I'd know, though, to have a box of tissues readily available.

I absolutely love it when, without knowing an author's work, I buy a print copy and find myself utterly captivated by the his writing, the characters and the story. Dorien Grey, and his first Elliott Smith book His Name is John, is such a treasure.

I hope that some of what I've said, and I'm usually much more succinct in my reviews, tempts you to give both the author and the book a chance; I don't think that you will be disappointed.
5 Stars out of 5

His Name is John by Dorien Grey
Publisher: Zumaya Publication
Genre: Gay, Mystery, Ghost
Pages: 208

Story Description: Elliott Smith never considered himself to be anything special, if you didn't count having wealthy parents, whom he largely ignores. His profession is buying, restoring and reselling small apartment buildings around Chicago. Gay and contentedly single at 38, he has, in addition to his globetrotting parents, a devoted sister, a police detective brother-in-law, two nieces and a nephew. Everything in his life is going along perfectly fine until he wakes in the hospital after being hit by a car aware of being watched by someone who isn't there. Despite being sure what happens next can be attributed to his injuries from the accident, Elliott is reluctantly, inexorably, drawn into the search to find a name for the unidentified murdered man who died next to him in the Emergency Room-and who killed him. His investigation takes him on a trail that leads from photographs to motor homes, a body hidden behind a wall for more than sixty years, old neighbors and old enemies, and a nun with a secret she does not know she holds. Along the way, Elliott also finds himself on the threshold of a new relationship with potential he never would have imagined. Elliott invites you to join him on his search in this first book of a new series by popular mystery author Dorien Grey, whose Dick Hardesty mystery series has included four finalists for a Lambda Literary Award.                                 
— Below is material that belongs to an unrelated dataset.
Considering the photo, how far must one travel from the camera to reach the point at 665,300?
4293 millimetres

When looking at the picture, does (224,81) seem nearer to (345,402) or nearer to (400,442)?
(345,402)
  1. Kathy, finding a link to your wonderful review in my In Box this morning was like finding a gift on my doorstep, and goes to underscore my long-held belief that there is nothing more important to a writer than a reader who appreciates his/her work.

    Thank you so much! I am in your debt.

    Best Regards,


  2. Hi Dorien,

    It was my pleasure. For me as a reader to find books that I can read over and over again and get something new and exciting each and every time is a gift, one that you've given over and over.
    And I've just started reading the Dick Hardesty mysteries; I must say that I look forward to many more hours of enjoyment.